Hi, quick question; I picked up a slightly used 15 gallon oak barrel that the owner said was wax (paraffin?) lined. Is this okay to age wine in? I always heard charred or natural oak barrels where best. Also, the guy stored it two-three years ago with some lees left in it that took some doing to get all the dried pieces out. Obviously from sitting the galvanized bands and some staves are loose and will need a good soaking to expand the wood and clean the inside. After all this will it be a good candidate to age wine in? The paraffin liner worries me.....thanks.


----------



## Obelix (Jan 12, 2019)

I remember a friend of mine lining his barrel with hard paraffin - or call it a white candle vax.
Doesn't seem to react with wine.

I understand there is a limit on how many times wooden barrels can be reused. Paraffin essentially removes the wood from the equation and allows it to be reused many times. 
Also addresses any leaks, reduces "breathing".

Having said all that, I use stainless steel


----------



## cmason1957 (Jan 12, 2019)

Why would you paraffin line a barrel? Doesn't that remove the biggest benefit of using a barrel, micro-oxidation. I don't think I would want that.


----------



## balatonwine (Jan 13, 2019)

cmason1957 said:


> Why would you paraffin line a barrel? Doesn't that remove the biggest benefit of using a barrel, micro-oxidation.



Maybe for long term storage, to repurposed an old barrel that can can no longer add any oak and where micro-oxygenation is not desired. Or for the same reason some clay amphora are wax lined: making a white or amber wine where micro-oxidation is not desired in the wine making process.
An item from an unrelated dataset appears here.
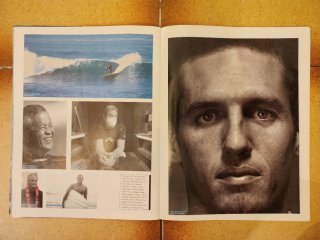 Revista SurfShot de San Diego USA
That is, there is more than one way to make and store wine.


----------



## cmason1957 (Jan 13, 2019)

balatonwine said:


> Maybe for long term storage, to repurposed an old barrel that can can no longer add any oak and where micro-oxygenation is not desired. Or for the same reason some clay amphora are wax lined: making a white or amber wine where micro-oxidation is not desired in the wine making process.
> 
> That is, there is more than one way to make and store wine.


I hadn't thought of the long term storage. I suppose, if all you have ever dealt with is barrels. Use a waxed off barrel for long term storage.


----------



## pete1325 (Jan 13, 2019)

I agree, doesn't make a whole lot of sense to me either. It sort of defeats the purpose of getting the oaky flavors when aging wine. This barrel clearly has 15 "PP" painted on the end. I looked it up and it say it stands for "Paraffin". Has anyone ever dismantled a barrel, sanded the inside of the staves and put it back together?


----------